[DIRECTIVE]
Change every "glossy sauce sheen" in these lines to "shiny sauce surface" and leave all other text untouched.

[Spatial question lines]
----

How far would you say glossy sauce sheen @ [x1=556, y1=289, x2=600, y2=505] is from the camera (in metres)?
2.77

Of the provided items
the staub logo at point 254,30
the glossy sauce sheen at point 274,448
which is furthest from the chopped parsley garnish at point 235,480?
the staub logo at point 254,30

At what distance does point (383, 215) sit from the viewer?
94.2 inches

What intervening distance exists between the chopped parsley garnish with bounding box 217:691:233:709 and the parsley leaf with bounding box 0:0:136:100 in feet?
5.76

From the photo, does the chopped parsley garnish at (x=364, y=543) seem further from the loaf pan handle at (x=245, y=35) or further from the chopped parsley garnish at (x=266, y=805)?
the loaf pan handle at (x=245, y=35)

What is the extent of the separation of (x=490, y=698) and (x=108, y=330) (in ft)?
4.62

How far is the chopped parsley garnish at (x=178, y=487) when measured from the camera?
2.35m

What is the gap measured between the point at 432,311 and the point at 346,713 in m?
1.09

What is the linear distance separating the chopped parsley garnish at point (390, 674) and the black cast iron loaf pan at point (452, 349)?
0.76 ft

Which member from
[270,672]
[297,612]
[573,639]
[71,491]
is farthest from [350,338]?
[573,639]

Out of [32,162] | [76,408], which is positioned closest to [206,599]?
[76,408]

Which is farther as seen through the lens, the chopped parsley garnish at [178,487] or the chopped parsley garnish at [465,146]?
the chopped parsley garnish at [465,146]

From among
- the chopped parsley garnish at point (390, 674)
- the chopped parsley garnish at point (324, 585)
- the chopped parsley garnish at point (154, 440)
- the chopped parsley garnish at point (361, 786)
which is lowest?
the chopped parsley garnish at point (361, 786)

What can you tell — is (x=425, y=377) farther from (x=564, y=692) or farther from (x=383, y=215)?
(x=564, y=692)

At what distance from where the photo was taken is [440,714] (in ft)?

----

[WRITTEN RESPONSE]
How far would you say shiny sauce surface @ [x1=556, y1=289, x2=600, y2=505] is from the camera (in metres)?
2.77

Of the provided items
the staub logo at point 254,30
the shiny sauce surface at point 274,448
which is furthest from the chopped parsley garnish at point 235,480?
the staub logo at point 254,30

At what distance does point (383, 215) sit from the viewer?
94.2 inches

What intervening distance exists between the chopped parsley garnish with bounding box 217:691:233:709 and the parsley leaf with bounding box 0:0:136:100 in feet?
5.76

From the photo, does the chopped parsley garnish at (x=364, y=543) seem further from the loaf pan handle at (x=245, y=35) or further from the chopped parsley garnish at (x=266, y=805)?
the loaf pan handle at (x=245, y=35)

What is the extent of the separation of (x=490, y=698) and (x=108, y=330) (in ft)?
4.62

How far is the chopped parsley garnish at (x=178, y=487) when measured from the camera?
2.35m

What is the gap measured between the point at 432,311 and the point at 346,713 in m?
1.09

What is the linear distance separating the chopped parsley garnish at point (390, 674) and the black cast iron loaf pan at point (452, 349)?
0.76 ft

Which member from
[270,672]
[297,612]
[573,639]
[71,491]
is farthest from [350,338]?
[573,639]

Out of [32,162] | [76,408], which is positioned closest to [206,599]?
[76,408]

Which is farther as seen through the lens, the chopped parsley garnish at [178,487] or the chopped parsley garnish at [465,146]?
the chopped parsley garnish at [465,146]

From among
- the chopped parsley garnish at point (390, 674)
- the chopped parsley garnish at point (324, 585)
- the chopped parsley garnish at point (154, 440)
- the chopped parsley garnish at point (361, 786)
which is lowest?
the chopped parsley garnish at point (361, 786)

What can you tell — is (x=425, y=377) farther from (x=564, y=692) or farther from (x=383, y=215)?
(x=564, y=692)

At what distance from where the photo was taken is [440,714] (in ft)?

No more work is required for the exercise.